“In the middle of the journey of our life, I came to myself, in a dark wood, where the direct way was lost. It is a hard thing to speak of, how wild, harsh and impenetrable that wood was …”—Dante
Have you ever been really, truly lost? When my oldest daughter was just four weeks old, my husband and I flew across country to attend his brother’s wedding. I didn’t plan to go to the wedding—I couldn’t leave the baby for that long—but I did make it to the rehearsal dinner, then ducked out early so I could get back to nurse the baby. Only when I left the rehearsal dinner it was dark, and the roads that were barely familiar to me during the day in this town I didn’t live in weren’t recognizable at all at night. I didn’t have a cellphone or a navigation system in my car. What I did have was a hungry baby waiting for me at home, and a growing sense of desperation. I drove and drove and drove, through a rural backwoods without a gas station or store and few houses. At one point I pulled over by the side of the road and cried. I tried to turn around and retrace the route I’d driven, to get back to the rehearsal dinner, but I couldn’t find that either. Finally, after more than an hour of aimless driving, I saw a stone wall that looked familiar, then a street light, and I knew where I was. My baby was fine; I was fine. But I’ve never forgotten that sense of being utterly, hopelessly lost, without any idea where I was, where I was going, or where I had been.
This anecdote is an apt metaphor for what’s happened to me in the course of writing my fourth novel. I wrote 100 pages of a novel that neither my agent nor I liked very much, then put it away. I didn’t write for a while. Then I started a new novel, a novel I like very much, but 100 pages in I realized I was lost. My story was too complex; there were too many characters, too much drama, too many layers. I had no idea, really, where I was going—heck, I wasn’t even sure where I was.
So, as a seasoned hiker (and author), I did what you’re supposed to do when you’re lost:
- Stop moving and notice where you are. Read your manuscript all the way through. Look at where your characters are right now, and at what has transpired so far to bring them to this point. Does it make sense? Does it feel urgent? If someone asked you to sum up your story in sentence or two, could you do it? What would you say?
- Go back to the beginning. Why did you start writing this story? What was your original vision? Why was it important to you to tell this story? Review some of your original notes, or your earliest, roughest drafts of the first few chapters. How do they feel to you now?
- Consult your map and compass. Your map is your outline, or whatever your version of an outline is (for me it’s a rough—very rough—chapter by chapter synopsis). Has your story strayed? If so, are those different paths necessary and compelling and leading you in a better direction, or are you lost? Your compass is your inner compass, the thing in your gut that tells you “this is really good” or “this isn’t working.” Some parts of my fourth novel are the best writing I’ve ever done; other parts are mediocre at best. I want it ALL to feel like the best writing I’ve ever done. So I keep the parts I know in my gut are great; the rest is what I need to dig in and revise (or toss).

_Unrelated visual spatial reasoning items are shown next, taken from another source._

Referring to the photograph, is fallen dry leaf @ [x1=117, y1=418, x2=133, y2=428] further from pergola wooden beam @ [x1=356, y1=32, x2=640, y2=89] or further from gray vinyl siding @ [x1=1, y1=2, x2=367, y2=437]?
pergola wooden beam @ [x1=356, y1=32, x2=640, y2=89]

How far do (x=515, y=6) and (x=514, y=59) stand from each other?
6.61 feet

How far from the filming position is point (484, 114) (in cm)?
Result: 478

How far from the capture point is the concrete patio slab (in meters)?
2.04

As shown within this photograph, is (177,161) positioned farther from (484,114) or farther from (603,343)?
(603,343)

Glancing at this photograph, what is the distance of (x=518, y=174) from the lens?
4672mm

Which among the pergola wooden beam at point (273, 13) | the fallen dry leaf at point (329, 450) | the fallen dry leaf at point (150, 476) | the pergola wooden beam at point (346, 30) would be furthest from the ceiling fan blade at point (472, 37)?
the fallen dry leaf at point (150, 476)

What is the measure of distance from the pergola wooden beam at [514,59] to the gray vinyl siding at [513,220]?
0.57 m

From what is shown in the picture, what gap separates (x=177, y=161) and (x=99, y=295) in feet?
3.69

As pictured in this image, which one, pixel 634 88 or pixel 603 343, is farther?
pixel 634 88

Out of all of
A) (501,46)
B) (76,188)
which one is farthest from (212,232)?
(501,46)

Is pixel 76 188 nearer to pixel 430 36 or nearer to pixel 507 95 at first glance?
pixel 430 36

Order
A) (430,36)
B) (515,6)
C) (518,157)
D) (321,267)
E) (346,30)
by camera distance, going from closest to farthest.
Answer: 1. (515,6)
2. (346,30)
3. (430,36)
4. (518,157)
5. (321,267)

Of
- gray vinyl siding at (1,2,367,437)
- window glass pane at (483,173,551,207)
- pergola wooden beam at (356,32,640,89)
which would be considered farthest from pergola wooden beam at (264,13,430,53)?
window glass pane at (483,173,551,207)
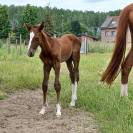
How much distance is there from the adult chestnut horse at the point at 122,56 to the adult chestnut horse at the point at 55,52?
70cm

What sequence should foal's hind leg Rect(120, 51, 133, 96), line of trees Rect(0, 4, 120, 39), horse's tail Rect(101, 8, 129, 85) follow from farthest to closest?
line of trees Rect(0, 4, 120, 39), foal's hind leg Rect(120, 51, 133, 96), horse's tail Rect(101, 8, 129, 85)

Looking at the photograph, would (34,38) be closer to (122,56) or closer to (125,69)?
(122,56)

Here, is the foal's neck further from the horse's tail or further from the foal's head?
the horse's tail

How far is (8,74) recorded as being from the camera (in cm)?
1207

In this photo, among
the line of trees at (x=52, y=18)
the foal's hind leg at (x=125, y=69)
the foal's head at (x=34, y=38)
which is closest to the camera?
the foal's head at (x=34, y=38)

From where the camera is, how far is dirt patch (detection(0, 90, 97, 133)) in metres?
6.12

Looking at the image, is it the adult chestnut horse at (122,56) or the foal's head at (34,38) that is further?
the adult chestnut horse at (122,56)

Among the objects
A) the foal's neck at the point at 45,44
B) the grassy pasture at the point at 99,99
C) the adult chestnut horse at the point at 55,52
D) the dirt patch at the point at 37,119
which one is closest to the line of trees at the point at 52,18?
the grassy pasture at the point at 99,99

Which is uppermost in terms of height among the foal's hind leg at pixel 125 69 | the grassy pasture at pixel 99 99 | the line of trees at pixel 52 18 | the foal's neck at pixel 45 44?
the foal's neck at pixel 45 44

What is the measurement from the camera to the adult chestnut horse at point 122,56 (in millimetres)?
8227

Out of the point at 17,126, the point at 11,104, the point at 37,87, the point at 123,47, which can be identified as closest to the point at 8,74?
the point at 37,87

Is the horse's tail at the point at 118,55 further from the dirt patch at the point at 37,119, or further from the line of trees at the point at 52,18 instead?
the line of trees at the point at 52,18

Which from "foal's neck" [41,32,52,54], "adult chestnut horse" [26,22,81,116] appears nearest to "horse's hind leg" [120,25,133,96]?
"adult chestnut horse" [26,22,81,116]

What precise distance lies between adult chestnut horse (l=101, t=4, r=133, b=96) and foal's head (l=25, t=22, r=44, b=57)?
1.95 meters
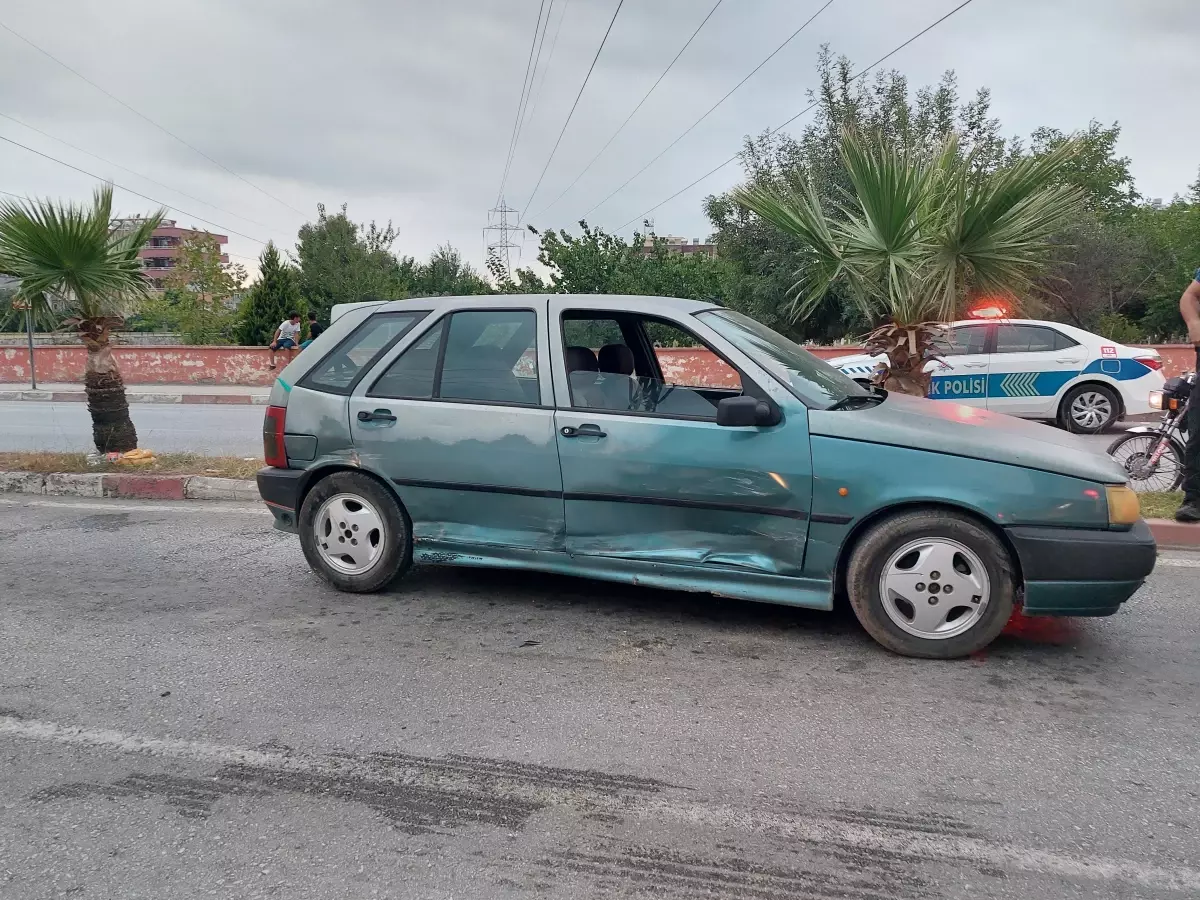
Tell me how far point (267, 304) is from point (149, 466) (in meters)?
22.2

- Go to high ground and look around. Once my family and I went hiking in the Outer Hebrides of Scotland. We had a guidebook that included instructions like “look for a pile of stones and bear left” and sure enough, after walking for an hour or more we were lost. But we were also on a treeless, windswept island with few roads. My husband climbed to the top of the nearest hill, looked around, and spotted the road (before an angry ram chased him away) and we walked to the road and weren’t lost any more. Do the same thing with your story. Look at it from a distance, at the whole thing, and try to get your bearings. When you look at what you have, does the story have a natural arc? Is it clear who your character is? Can you see what your character wants, and how to get there?
How do you get your bearings again when you lose your story?